• TASK STATEMENT: Copy out all the records exactly.

• STORED RECORDS:
────────────────────
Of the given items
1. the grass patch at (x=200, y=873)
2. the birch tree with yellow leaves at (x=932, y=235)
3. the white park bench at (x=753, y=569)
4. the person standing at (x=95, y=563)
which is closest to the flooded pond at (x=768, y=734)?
────────────────────
• SOLUTION:
Of the given items
1. the grass patch at (x=200, y=873)
2. the birch tree with yellow leaves at (x=932, y=235)
3. the white park bench at (x=753, y=569)
4. the person standing at (x=95, y=563)
which is closest to the flooded pond at (x=768, y=734)?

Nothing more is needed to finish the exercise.